Just under 2 months after I started my wfh job, he had a series of mental and physical health problems and was unable to continue his full time job. I told him I had his back and that I would pick up extra hours wherever I could to try and cover our expenses until he could get another job.
Well, he did! First was a seasonal job at a shipping company. He said he really enjoyed it, but was unable to continue doing it due to physical problems. I said that’s ok, I won’t have enough money to cover our expenses, but my parents are incredibly generous and with the help of my grandparents, they were able to gift us $400 toward our rent. So groceries were a little tight last month, but at least the bills were paid. I also ended up helping him with his phone bill and personal loan payments so that he’d have service and his credit wouldn’t take a hit. I was trying really hard to be positive, though being the breadwinner on my little income was taking a big toll on me.
Then, he got another job at a retail store. Not great pay, but it was full time and he had decent shift hours. He worked there for about half a month when he applied for and got this newest job. It’s at a different shipping company in a different department than his seasonal position.
The current issue:
He told me this was the start of a better future and that he was going to be making so much more money and he couldn’t wait until we could go do stuff again and buy me an engagement ring. I was skeptical since he has said the same thing each time he starts a new job, but he was hurt that I wasn’t excited for him, so I tried to be supportive. Orientation was yesterday and that went great, so I was really hopeful that things were actually going to be different this time.

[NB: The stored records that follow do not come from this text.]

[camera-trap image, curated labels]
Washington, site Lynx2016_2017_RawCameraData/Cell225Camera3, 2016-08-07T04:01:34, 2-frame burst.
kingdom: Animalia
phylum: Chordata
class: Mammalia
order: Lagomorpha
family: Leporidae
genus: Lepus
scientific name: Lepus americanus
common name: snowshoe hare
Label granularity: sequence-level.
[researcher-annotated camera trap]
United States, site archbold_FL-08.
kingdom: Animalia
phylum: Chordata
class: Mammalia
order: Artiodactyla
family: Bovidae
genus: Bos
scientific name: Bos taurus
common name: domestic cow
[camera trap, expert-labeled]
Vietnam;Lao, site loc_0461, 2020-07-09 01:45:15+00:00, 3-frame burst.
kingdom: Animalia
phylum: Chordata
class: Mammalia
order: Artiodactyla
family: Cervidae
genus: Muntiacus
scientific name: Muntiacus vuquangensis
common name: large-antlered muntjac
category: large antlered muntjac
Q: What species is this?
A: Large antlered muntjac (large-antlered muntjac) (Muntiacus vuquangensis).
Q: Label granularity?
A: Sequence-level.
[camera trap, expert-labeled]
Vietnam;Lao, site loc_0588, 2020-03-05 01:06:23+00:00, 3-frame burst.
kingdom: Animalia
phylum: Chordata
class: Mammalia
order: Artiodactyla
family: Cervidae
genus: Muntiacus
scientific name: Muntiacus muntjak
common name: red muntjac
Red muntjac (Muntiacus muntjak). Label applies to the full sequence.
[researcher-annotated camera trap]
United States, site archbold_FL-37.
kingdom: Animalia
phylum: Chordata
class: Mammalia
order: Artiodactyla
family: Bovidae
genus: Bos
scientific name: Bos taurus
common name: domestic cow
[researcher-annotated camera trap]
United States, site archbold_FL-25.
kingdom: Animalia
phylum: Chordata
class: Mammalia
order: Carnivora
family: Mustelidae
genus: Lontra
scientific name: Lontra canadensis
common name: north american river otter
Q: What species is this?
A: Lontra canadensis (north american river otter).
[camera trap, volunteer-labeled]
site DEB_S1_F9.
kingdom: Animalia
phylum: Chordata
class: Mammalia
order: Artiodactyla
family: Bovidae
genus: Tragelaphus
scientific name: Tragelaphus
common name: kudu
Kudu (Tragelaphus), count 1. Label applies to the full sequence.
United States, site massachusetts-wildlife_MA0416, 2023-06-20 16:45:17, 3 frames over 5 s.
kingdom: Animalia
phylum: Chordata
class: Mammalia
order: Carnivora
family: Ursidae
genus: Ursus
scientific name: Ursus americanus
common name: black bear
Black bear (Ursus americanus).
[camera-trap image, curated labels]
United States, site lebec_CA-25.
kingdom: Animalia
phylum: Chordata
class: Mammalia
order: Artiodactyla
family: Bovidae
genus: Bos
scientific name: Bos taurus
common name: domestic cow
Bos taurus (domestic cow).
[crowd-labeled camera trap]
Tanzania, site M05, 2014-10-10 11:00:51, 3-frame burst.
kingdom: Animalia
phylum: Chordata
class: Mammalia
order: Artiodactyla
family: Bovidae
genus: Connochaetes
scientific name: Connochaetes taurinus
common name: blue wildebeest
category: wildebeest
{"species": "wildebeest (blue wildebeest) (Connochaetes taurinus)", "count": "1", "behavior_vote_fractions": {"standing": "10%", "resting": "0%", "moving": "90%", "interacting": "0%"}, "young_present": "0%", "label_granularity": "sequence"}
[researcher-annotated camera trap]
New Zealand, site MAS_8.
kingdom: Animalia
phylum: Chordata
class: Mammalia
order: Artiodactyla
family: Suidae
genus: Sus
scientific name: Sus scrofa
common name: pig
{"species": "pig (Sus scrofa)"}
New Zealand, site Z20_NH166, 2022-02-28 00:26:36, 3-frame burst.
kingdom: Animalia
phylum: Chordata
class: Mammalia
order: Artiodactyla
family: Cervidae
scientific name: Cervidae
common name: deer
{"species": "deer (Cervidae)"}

I was wrong.
He woke up for his night shift earlier, complaining of an intense toothache. He’s had an abscess in his gums before, so I was really worried and asked if he needed to call out and go to the ER. He said no, and asked me to go pick him up some pain medicine from the store. I of course did, and after he took it and the pain went down some, I asked him again if he would call out or if he thought he could tough it out. He said that he couldn’t do either, and calling out would only get him fired anyway, so he’ll just have to look for another job again.
I’m not going to lie, I was very upset, and asked him why he couldn’t even try to call or text his boss. He said there’s no number to get in contact with them and that he receives his schedule through an automated email.
I don’t know what to do. I’m working myself to my limit every week and it’s still not enough to cover our rent, and I feel so guilty asking my parents for help when they live under the poverty line too. I’m so tired and every month my bf and I have had the same conversation, and he always manages to convince me that he’s doing the best he can and that things will change. I also feel like I owe it to him to stick through this since he stuck with me while I was out of a job. I mean, we’ve talked about marriage and I thought it was a real possibility, but this lack of stability is causing me extreme mental and physical stress.
I believe that he is doing the best he can. I believe that he has good intentions and wants these jobs to work out just as much as I do. I just don’t know if I can be part of this relationship anymore with the amount of stress I’m under. How do I figure out if I need to leave or not?
Tl;dr I have a low-paying wfh job. I’ve been covering mine and my bf’s expenses for a couple months with the help of my parents, but it’s causing a huge amount of stress. Bf is recently unable to keep a job due to mental/physical reasons, but keeps assuring me things will change. How do I decide if this relationship is still viable for me even though he’s not actually doing anything “wrong?”